Aquilo, aparentemente aleatório, foi suficiente para ela desabar em choro. A colega perguntou se fazia algum sentido. Fazia — mas ela não contou.

O que ela sentia era **como um câncer espiritual**: algo duro crescendo por dentro, sufocando o coração e a fé. Uma angústia física, um peso, chorar escondida das pessoas, com a sensação de que a fé estava indo embora.

E o que a impedia de falar era o orgulho: ela era ótima aluna. Como dizer uma coisa dessas para a turma? Como dizer isso para os professores que a estavam ensinando tanto?

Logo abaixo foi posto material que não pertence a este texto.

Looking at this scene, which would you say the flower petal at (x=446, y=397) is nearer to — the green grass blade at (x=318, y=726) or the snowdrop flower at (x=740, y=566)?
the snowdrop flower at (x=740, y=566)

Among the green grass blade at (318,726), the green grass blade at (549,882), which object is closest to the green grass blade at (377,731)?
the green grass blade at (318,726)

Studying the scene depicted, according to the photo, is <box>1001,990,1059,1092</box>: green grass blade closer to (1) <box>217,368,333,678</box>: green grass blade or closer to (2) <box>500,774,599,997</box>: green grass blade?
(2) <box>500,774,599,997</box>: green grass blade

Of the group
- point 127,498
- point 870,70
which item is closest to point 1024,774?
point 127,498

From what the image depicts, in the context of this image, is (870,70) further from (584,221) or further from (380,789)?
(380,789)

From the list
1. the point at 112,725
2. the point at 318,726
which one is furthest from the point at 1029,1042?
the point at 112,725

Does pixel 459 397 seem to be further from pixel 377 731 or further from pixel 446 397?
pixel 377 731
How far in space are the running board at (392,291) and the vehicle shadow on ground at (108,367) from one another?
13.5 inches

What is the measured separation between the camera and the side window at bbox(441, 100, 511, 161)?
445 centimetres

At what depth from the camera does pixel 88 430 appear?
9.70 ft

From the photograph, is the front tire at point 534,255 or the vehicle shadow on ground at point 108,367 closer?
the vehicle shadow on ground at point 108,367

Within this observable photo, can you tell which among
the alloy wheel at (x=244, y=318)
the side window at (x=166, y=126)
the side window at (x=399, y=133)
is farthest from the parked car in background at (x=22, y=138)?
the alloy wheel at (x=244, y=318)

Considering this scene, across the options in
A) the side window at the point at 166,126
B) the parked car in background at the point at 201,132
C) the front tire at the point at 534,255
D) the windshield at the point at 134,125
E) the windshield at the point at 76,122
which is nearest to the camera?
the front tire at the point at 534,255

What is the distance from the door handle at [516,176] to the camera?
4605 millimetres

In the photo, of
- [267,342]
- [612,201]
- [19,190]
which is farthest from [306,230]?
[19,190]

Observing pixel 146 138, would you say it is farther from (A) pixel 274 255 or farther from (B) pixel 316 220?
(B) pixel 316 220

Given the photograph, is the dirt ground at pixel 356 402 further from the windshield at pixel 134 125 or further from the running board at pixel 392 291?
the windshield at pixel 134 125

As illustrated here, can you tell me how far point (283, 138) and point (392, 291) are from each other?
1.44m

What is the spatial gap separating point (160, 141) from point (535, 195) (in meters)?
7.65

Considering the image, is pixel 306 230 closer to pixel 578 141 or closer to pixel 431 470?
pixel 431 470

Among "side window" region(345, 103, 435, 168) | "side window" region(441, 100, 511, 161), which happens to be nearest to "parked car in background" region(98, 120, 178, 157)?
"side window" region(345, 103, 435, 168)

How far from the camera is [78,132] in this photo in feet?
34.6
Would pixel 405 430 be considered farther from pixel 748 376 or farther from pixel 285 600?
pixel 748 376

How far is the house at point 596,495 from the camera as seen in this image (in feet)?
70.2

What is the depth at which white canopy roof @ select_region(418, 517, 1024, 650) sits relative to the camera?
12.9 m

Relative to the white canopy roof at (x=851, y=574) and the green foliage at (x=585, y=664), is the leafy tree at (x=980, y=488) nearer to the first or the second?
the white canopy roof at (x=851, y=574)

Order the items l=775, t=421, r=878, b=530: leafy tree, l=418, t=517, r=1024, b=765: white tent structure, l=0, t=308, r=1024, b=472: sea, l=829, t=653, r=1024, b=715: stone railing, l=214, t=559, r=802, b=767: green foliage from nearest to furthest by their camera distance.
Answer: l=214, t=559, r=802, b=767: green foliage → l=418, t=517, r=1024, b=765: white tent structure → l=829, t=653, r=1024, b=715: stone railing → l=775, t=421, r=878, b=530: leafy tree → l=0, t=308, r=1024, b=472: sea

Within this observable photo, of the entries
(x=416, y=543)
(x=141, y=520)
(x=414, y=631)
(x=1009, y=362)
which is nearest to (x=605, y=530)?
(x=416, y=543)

Até que procurou o pastor da comunidade e chegou chorando: **“eu não sei se, no dia em que eu encontrar Jesus, ele vai olhar para mim e dizer ‘não te conheço’, ou se vai me dar um abraço.”**

O pastor sorriu e respondeu:

**“Você vai ganhar um abraço. Porque você está tão preocupada com as suas obras que está esquecendo que a sua salvação é pela graça de Jesus Cristo.”**

Ele a acompanhou nesse processo, e ela nunca mais precisou sentir aquela angústia. E a colega do sonho, uma semana depois, estava passando exatamente pelo mesmo — sentaram, choraram juntas e cresceram naquilo.

O medo de dizer

Por que era tão difícil falar? Medo de que rissem. Medo de que julgassem. Medo de ouvir “você é menos que eu”.

É por isso que fugimos de boas conversas — e apontamos dedos. Julgamos alguém pelo que faz, quando talvez esteja tão vazio por dentro que nem imaginamos a dor. Ou julgamos pelas obras quando a pessoa só precisava de uma boa conversa, de reconciliação, de perdão.

Orgulho, medo e vergonha, todos os três, e o que está em jogo é a salvação. Não dá para deixar isso morrer por causa deles.

Ele vai te apresentar ao Pai

“O vencedor será igualmente vestido de branco; jamais apagarei o seu nome do livro da vida, **mas o reconhecerei diante do meu Pai e dos seus anjos**.”

A veste branca é ele mesmo limpando: tirando o pecado, tirando tudo aquilo que um dia tentou separar. Não é a pessoa que se limpa.

E a segunda metade do versículo a pregação encena. Pede que alguém da comunidade fique de pé, ali na frente de todos, e descreve a cena: Jesus chegando diante do Pai e apresentando aquela pessoa pelo nome. *Pai, esta aqui é a sua filha. Ela passou por muita coisa. Mas no coração dela eu estava lá.*

É isso que “reconhecer diante do meu Pai” significa. Ele é quem intercede, quem abre o caminho, quem sabe o que verdadeiramente há dentro — e é ele quem nos leva até lá.

E aí a gente vai poder se jogar nos braços do Pai.